Многое из того, что я делаю в театре, объясняется моим особым статусом. Дело в том, что я —итальянец, эмигрант. Это особое психологическое и духовное состояние, позволяющее воспринимать окружающую реальность остраненно и критически. Я чувствую себя свободным по отношению к условностям того общества, в котором живу. Я полагаю, что в каком-то смысле слово "эмигрант"—это духовный код нашего века. Все мы рано или поздно теряем свои корни, так или иначе, в том или ином смысле оказываемся "за границей". Это не только позволяет быть свободным, но и заставляет острее переживать несовершенство общества, в котором мы живем. Так, меня волнует проблема позиции художника перед лицом скрыто или очевидно репрессивного режима. Что может в этих условиях художник? Какова тогда функция искусства? Когда я работал над пьесой хорватского драматурга Слободана Шнайдера "Хорватский Фауст", я все время думал о Густаве Грюндгенсе, который остался в фашистской Германии, и о Бертольте Брехте, который из нее уехал, стал "эмигрантом"... Для меня это мучительная и фундаментальная проблема. Я сам с ней столкнулся, когда приехал в Германию.
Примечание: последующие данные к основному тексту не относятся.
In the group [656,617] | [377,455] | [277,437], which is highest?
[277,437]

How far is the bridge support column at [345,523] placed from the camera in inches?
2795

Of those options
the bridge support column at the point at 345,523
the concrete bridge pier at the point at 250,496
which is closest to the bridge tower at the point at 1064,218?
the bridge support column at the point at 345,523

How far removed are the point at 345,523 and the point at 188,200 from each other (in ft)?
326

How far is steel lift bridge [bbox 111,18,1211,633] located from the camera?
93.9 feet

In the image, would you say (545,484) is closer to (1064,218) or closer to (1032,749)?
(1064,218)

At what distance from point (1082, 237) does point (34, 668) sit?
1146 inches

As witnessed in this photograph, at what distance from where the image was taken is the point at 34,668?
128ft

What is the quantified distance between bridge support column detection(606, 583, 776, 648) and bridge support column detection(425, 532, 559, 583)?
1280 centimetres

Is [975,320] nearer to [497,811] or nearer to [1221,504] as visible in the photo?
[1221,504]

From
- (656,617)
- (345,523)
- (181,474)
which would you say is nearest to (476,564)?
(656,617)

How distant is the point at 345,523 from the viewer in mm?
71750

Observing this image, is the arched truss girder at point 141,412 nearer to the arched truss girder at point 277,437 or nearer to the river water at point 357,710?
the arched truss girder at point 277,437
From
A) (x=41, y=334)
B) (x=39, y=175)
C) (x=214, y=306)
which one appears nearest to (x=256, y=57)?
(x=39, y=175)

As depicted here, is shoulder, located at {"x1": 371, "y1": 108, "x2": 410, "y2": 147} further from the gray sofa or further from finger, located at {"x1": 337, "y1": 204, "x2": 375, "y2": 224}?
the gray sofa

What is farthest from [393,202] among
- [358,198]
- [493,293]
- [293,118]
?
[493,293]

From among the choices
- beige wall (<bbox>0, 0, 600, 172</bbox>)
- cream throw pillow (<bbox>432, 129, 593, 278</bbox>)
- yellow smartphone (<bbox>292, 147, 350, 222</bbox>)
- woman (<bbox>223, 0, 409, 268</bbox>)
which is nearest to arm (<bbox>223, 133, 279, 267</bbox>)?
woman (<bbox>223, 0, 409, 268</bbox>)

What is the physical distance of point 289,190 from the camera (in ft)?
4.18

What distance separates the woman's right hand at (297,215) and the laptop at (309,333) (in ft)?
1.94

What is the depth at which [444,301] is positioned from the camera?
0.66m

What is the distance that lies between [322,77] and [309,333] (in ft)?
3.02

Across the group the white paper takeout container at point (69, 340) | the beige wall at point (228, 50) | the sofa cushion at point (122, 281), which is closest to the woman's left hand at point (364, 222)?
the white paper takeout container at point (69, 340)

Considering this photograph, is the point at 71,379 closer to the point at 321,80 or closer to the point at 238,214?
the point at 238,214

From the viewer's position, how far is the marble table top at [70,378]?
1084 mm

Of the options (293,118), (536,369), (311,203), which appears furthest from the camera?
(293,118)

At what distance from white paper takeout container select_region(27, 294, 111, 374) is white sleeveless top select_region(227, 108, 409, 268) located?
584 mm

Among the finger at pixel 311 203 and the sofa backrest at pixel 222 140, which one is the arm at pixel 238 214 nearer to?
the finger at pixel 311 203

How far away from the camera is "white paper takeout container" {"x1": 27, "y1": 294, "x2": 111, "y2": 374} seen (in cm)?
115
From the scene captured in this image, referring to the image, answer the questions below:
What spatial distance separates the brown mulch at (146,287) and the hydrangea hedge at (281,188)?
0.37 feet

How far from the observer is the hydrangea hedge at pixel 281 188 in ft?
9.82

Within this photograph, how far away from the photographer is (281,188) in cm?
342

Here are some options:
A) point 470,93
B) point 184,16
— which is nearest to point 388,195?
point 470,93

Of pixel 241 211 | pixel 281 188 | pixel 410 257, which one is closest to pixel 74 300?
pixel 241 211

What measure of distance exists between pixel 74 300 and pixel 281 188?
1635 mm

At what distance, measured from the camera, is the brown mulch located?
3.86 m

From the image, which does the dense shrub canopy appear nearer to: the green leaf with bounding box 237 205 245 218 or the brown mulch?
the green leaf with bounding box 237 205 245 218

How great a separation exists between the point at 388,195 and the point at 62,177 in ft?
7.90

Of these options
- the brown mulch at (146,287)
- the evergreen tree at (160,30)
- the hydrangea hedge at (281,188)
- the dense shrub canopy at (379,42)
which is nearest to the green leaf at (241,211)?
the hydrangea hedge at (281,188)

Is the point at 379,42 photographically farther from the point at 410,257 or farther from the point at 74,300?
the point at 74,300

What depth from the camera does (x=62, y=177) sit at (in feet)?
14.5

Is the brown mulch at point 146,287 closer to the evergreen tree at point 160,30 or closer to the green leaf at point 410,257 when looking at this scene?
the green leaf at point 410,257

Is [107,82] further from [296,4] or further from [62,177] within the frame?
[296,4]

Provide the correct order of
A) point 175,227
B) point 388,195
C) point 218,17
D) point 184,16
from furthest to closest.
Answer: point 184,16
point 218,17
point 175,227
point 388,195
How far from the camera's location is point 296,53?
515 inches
Мне говорили тогда: итальянский режиссер должен ставить Гольдони, а не Бюхнера, работать в ключе итальянской комедии дель арте, а не в стилистике "театра жестокости" Антонена Арто... Я начал изнурительную борьбу против этих предрассудков, против привычки немецкого зрителя к примитивным и однозначным жанровым решениям, приглашающим его или смеяться, или плакать, но никогда — и смеяться, и плакать одновременно. Поворотным пунктом этой борьбы стала постановка пьесы итальянского драматурга XVI века, родоначальника комедии масок Анджело Беолько— Рудзанте "Москетта". Мы поставили ее в жанре трагического балагана и привезли на весьма престижный Берлинский театральный фестиваль. Прошло четверть часа, и публика начала кричать: "Позор!", — шикать и топать ногами. Разразился ужасный скандал — наш контракт с фестивалем был тут же расторгнут. Публика не приняла комический способ играть трагедию — а для нас это стало открытием, дверью в наше будущее...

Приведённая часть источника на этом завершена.